GOP Rep. Ronny Jackson of Texas, who served as a White House physician, advanced the abortion measure that would prohibit the Secretary of Defense from paying or reimbursing expenses related to abortion services.

Jackson and other Republicans have praised Tuberville for her stance against the Pentagon’s abortion policy, which has gained prominence as states began banning the procedure after the Supreme Court’s ruling last summer overturning the historic Roe v.

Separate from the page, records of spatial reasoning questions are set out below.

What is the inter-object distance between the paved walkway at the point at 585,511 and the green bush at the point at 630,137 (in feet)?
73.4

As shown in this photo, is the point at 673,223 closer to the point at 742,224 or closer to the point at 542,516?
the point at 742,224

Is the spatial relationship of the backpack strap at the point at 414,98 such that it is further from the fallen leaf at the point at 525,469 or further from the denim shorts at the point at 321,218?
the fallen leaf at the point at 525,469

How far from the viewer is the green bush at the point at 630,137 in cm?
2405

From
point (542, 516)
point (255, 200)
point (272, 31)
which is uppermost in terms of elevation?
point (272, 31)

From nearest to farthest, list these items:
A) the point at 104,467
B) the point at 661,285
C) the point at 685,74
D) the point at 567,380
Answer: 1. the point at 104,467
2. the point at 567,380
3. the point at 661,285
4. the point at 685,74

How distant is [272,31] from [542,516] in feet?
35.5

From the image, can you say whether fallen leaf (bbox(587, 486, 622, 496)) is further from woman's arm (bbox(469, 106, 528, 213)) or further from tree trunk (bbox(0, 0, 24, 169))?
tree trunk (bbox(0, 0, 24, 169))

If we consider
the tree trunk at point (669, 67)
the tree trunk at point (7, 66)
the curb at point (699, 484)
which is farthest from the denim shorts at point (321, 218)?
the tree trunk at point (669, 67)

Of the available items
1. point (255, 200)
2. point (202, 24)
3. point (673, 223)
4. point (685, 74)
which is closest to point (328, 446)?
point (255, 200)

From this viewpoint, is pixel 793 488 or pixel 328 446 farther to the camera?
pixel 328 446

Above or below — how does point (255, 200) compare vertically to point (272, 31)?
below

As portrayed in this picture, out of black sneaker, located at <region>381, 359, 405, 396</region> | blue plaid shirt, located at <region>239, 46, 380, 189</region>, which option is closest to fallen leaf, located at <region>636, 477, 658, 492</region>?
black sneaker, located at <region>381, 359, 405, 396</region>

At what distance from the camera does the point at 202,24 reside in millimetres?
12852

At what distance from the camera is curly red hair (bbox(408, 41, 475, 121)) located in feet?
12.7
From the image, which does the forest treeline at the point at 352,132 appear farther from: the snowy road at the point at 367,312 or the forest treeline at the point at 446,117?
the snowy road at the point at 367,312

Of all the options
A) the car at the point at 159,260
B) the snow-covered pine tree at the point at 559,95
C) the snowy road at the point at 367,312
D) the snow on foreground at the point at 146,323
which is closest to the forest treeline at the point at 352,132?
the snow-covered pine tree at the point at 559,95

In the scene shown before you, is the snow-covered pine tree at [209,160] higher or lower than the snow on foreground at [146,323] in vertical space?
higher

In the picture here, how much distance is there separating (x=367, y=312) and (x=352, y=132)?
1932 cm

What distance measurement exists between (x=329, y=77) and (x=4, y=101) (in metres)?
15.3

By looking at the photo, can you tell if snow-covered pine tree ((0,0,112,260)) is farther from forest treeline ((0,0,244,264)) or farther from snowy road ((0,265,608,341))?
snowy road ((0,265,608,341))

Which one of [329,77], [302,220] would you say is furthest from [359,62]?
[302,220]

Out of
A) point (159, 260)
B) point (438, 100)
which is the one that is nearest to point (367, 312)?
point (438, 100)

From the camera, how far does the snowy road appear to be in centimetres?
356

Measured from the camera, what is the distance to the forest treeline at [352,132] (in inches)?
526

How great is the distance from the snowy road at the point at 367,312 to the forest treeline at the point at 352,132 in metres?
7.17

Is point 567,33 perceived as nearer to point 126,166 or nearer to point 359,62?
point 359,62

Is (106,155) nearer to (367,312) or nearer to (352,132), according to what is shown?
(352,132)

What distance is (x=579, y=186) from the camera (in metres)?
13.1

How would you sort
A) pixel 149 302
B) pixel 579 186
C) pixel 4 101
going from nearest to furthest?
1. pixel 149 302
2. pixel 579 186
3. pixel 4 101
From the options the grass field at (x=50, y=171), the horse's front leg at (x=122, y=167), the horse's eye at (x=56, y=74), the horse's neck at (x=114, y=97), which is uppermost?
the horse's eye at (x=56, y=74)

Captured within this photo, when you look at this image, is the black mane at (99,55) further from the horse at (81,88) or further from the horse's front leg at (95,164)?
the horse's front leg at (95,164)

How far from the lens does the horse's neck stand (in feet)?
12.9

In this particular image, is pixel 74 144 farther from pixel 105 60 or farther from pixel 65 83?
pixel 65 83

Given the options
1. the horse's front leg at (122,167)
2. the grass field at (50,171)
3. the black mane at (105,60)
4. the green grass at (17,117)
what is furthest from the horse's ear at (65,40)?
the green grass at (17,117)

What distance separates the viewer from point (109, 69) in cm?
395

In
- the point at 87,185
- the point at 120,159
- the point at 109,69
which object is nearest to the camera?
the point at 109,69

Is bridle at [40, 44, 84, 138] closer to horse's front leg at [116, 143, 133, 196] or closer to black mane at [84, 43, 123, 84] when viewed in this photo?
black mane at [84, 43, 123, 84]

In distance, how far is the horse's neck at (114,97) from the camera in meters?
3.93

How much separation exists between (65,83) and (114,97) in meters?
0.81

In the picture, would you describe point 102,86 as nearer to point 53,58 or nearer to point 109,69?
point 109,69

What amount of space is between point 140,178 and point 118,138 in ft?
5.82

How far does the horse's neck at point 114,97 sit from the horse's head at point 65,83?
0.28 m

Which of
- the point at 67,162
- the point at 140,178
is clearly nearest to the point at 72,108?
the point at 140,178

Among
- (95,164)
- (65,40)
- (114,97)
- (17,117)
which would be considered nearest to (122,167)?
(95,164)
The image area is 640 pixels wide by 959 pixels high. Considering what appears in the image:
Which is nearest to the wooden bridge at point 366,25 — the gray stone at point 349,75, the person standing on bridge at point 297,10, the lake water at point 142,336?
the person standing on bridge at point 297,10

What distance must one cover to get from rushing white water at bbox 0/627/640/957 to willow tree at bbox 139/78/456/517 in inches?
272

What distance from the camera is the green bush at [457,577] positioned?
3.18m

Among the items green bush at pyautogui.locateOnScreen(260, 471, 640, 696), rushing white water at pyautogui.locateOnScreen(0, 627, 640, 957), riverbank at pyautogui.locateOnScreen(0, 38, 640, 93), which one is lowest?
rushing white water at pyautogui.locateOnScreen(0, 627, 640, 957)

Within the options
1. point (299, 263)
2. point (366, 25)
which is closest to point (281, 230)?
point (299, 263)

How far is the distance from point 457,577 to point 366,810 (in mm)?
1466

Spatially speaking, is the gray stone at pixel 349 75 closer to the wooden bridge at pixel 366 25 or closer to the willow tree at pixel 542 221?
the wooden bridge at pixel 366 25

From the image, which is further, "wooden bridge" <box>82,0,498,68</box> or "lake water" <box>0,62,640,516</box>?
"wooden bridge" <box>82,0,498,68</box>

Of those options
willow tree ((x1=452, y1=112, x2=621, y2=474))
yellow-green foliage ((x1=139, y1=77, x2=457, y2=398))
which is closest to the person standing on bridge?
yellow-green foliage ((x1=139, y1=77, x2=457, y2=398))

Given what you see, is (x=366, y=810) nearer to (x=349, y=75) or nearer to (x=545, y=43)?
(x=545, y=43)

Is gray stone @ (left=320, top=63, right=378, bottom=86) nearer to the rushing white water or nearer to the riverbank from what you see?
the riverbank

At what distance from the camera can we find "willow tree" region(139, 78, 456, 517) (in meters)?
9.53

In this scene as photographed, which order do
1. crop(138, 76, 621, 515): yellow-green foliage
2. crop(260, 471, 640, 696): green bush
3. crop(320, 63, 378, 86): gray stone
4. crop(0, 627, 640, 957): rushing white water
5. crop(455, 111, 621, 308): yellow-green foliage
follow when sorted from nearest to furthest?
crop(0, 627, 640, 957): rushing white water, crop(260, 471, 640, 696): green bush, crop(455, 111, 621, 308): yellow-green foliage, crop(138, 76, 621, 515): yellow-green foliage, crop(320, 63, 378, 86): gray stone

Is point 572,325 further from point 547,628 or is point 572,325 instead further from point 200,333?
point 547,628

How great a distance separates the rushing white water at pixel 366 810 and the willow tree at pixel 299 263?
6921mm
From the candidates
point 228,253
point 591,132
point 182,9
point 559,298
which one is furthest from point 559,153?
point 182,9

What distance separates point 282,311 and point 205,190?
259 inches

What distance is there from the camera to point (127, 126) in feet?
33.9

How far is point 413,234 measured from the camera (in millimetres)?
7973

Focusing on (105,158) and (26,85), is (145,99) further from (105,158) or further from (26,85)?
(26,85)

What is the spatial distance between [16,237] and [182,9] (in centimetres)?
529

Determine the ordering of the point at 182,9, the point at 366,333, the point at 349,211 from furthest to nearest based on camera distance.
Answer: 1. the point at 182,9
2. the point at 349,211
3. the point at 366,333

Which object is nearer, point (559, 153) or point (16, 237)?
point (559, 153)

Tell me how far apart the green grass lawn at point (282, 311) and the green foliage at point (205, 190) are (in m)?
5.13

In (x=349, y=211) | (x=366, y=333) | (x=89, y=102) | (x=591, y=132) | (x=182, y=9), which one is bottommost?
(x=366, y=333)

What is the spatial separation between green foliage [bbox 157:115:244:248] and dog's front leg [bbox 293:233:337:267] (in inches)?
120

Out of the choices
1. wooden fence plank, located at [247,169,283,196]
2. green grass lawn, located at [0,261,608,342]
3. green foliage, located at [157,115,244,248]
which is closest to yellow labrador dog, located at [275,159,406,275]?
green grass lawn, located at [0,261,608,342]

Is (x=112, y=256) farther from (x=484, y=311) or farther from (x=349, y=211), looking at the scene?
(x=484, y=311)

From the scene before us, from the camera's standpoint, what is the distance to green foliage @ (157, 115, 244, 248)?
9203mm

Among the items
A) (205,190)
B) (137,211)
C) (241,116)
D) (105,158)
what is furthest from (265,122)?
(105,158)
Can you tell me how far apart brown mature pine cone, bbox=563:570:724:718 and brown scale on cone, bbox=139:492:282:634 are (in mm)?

Wade law.

“Now he has support, he’s back here in the House,” Jackson said.

But it is by no means certain that the House position will be maintained as the legislation passes through the Senate, which is preparing its own version of the bill. Senate Democrats have the majority but will need to work with Republicans on a bipartisan measure to ensure enough support for passage in their chamber.

McCarthy praised the House for eviscerating “radical agendas” that he said distracted from the military’s purpose.

Democratic members of the House Armed Services Committee, led by Representative Adam Smith of Washington state, dropped their support due to changes in social policy.

Smith, who is white, tried to explain to Crane and other colleagues why the Pentagon’s diversity initiatives matter in America, drawing on his own experience as a businessman trying to get out of his own circle of contacts to be able to hire and deepen his understanding. other people.

Smith lamented that the bill the committee overwhelmingly passed “no longer exists. What was once an example of compromise and functional government has become an ode to bigotry and ignorance.”


Associated Press writers Farnoush Amiri, Stephen Groves and Mary Clare Jalonick contributed to this report.